------ Information provided ------

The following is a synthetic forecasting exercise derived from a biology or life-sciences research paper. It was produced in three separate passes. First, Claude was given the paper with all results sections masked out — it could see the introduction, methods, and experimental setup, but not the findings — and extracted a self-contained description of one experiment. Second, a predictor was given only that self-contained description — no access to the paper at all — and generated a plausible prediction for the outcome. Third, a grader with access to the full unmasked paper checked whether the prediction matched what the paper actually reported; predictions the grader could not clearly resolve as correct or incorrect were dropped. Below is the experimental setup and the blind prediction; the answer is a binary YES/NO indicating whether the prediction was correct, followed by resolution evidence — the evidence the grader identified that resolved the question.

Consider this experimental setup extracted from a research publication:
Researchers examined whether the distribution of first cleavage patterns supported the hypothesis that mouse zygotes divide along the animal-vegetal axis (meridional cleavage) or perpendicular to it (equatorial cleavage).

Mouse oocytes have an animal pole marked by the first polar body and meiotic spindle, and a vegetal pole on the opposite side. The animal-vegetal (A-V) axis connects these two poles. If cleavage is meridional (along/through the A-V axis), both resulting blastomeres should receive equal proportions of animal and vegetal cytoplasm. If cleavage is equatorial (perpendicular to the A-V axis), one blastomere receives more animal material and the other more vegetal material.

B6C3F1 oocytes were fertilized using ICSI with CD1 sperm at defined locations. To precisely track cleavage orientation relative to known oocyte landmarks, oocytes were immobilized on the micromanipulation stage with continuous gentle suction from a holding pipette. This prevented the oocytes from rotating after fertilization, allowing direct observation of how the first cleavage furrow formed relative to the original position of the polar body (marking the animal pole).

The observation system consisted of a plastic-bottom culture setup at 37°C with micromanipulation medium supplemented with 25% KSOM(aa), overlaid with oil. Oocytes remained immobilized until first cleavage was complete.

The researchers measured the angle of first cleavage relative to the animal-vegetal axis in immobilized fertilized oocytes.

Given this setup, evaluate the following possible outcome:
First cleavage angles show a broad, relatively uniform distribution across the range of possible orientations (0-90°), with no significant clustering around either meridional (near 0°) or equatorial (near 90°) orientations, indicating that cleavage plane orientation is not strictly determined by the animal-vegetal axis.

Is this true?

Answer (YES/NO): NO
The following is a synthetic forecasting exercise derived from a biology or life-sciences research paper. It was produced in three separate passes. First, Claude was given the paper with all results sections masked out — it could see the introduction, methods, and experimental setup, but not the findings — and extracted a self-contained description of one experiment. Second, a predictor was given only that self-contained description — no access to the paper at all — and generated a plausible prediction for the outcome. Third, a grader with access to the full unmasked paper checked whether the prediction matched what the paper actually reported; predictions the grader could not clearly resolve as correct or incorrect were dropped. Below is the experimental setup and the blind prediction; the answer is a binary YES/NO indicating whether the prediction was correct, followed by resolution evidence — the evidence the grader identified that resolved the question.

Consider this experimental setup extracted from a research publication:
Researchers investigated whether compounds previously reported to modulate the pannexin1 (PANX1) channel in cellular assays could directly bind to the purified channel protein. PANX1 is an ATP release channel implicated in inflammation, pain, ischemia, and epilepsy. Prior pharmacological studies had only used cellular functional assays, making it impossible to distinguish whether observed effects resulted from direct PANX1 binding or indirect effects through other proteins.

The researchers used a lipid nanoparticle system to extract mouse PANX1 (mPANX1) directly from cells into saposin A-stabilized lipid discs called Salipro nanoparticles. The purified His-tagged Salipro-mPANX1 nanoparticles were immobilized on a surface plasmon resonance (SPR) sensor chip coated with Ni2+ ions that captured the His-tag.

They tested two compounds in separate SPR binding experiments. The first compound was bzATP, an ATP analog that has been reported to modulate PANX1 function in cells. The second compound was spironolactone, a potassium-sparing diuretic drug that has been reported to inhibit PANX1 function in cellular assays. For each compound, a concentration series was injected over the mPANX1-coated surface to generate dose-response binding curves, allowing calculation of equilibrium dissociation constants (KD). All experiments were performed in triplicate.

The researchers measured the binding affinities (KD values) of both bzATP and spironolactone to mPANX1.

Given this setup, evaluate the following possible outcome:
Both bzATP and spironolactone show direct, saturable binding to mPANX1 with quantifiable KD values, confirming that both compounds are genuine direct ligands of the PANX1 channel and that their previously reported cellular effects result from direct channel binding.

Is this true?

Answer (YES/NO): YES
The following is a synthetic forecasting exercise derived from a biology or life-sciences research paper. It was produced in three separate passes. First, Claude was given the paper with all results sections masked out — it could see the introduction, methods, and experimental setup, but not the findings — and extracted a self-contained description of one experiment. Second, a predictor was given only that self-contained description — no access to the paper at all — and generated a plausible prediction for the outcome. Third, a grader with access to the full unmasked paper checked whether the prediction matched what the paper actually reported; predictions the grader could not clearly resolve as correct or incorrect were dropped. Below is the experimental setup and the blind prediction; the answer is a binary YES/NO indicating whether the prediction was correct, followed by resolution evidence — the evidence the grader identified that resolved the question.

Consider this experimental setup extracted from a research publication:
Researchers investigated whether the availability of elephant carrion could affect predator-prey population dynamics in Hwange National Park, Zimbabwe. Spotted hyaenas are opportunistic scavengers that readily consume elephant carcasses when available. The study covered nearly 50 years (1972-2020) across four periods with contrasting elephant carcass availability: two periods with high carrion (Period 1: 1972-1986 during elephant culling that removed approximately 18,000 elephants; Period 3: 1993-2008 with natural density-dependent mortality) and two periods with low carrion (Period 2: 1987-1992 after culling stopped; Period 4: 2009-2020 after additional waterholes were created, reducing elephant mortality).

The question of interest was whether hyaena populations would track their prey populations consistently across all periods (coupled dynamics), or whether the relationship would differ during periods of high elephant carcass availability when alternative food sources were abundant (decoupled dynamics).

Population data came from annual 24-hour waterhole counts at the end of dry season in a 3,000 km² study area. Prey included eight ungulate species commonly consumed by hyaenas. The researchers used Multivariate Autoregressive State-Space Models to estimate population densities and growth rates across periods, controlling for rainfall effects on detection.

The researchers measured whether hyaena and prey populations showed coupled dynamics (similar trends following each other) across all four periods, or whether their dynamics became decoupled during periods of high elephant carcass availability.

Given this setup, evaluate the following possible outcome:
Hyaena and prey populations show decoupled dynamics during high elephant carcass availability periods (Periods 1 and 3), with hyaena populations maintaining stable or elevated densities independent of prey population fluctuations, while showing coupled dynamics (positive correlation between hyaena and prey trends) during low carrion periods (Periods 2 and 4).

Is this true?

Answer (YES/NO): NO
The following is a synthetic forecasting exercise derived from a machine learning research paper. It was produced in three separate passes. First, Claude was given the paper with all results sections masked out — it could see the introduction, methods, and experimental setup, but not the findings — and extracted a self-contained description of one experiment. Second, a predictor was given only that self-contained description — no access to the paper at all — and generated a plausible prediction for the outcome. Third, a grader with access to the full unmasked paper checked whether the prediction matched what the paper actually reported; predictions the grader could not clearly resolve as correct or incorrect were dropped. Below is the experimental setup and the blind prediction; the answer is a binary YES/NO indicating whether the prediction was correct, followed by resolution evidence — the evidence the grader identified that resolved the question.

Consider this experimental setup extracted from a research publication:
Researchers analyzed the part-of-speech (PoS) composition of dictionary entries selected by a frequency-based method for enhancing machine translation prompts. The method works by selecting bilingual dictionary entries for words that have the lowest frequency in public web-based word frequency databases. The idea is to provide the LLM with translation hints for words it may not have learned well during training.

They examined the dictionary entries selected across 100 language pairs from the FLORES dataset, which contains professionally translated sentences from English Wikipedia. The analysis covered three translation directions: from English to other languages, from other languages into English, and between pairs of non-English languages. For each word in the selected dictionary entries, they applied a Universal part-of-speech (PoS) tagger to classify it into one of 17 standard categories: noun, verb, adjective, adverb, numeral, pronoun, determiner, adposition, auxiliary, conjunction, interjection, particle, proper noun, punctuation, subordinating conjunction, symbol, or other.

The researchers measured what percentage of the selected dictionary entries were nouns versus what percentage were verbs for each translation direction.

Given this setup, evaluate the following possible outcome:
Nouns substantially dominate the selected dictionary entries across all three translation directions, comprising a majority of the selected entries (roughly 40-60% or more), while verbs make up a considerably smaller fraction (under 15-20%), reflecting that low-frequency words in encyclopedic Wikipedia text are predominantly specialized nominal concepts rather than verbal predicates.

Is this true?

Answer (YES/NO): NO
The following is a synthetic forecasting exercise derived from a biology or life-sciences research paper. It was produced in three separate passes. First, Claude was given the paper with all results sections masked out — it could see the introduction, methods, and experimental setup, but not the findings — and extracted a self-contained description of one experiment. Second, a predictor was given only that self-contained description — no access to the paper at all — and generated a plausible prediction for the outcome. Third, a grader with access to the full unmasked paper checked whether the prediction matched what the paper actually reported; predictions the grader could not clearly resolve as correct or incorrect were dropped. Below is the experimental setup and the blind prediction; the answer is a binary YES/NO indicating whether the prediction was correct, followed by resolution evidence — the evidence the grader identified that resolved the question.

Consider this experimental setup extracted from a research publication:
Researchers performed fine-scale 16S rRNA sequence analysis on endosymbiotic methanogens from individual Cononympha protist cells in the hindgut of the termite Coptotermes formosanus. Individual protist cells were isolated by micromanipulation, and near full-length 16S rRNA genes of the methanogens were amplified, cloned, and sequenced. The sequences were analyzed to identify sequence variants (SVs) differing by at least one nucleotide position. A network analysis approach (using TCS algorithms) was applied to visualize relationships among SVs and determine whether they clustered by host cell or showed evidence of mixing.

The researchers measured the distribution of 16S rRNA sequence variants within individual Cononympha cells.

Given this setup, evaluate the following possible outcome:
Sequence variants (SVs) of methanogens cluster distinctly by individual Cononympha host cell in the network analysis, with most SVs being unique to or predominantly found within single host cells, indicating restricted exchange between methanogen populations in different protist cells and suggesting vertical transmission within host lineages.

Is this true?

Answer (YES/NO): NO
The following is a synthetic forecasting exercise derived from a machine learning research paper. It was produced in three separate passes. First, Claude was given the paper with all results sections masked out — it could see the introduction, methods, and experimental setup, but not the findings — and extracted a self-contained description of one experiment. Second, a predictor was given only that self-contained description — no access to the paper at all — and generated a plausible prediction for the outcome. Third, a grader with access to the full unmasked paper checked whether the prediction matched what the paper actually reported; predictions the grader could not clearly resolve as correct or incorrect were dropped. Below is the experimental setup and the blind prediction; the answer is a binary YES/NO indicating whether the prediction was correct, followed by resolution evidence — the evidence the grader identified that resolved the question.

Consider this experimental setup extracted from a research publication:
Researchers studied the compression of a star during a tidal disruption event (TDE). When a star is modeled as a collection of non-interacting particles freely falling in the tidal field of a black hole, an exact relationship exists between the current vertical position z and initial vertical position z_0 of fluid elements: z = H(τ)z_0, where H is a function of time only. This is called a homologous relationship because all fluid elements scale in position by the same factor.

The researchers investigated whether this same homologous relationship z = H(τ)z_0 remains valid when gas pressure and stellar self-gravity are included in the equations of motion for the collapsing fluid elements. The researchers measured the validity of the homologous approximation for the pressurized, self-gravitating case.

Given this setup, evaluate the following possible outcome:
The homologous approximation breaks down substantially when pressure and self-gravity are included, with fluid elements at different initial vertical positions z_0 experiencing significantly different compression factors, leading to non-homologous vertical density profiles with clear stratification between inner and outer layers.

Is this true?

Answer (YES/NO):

------

The lines to return are those in the entries above that hold "variants".

## [Solution for this exercise]
Researchers performed fine-scale 16S rRNA sequence analysis on endosymbiotic methanogens from individual Cononympha protist cells in the hindgut of the termite Coptotermes formosanus. Individual protist cells were isolated by micromanipulation, and near full-length 16S rRNA genes of the methanogens were amplified, cloned, and sequenced. The sequences were analyzed to identify sequence variants (SVs) differing by at least one nucleotide position. A network analysis approach (using TCS algorithms) was applied to visualize relationships among SVs and determine whether they clustered by host cell or showed evidence of mixing.
The researchers measured the distribution of 16S rRNA sequence variants within individual Cononympha cells.
Sequence variants (SVs) of methanogens cluster distinctly by individual Cononympha host cell in the network analysis, with most SVs being unique to or predominantly found within single host cells, indicating restricted exchange between methanogen populations in different protist cells and suggesting vertical transmission within host lineages.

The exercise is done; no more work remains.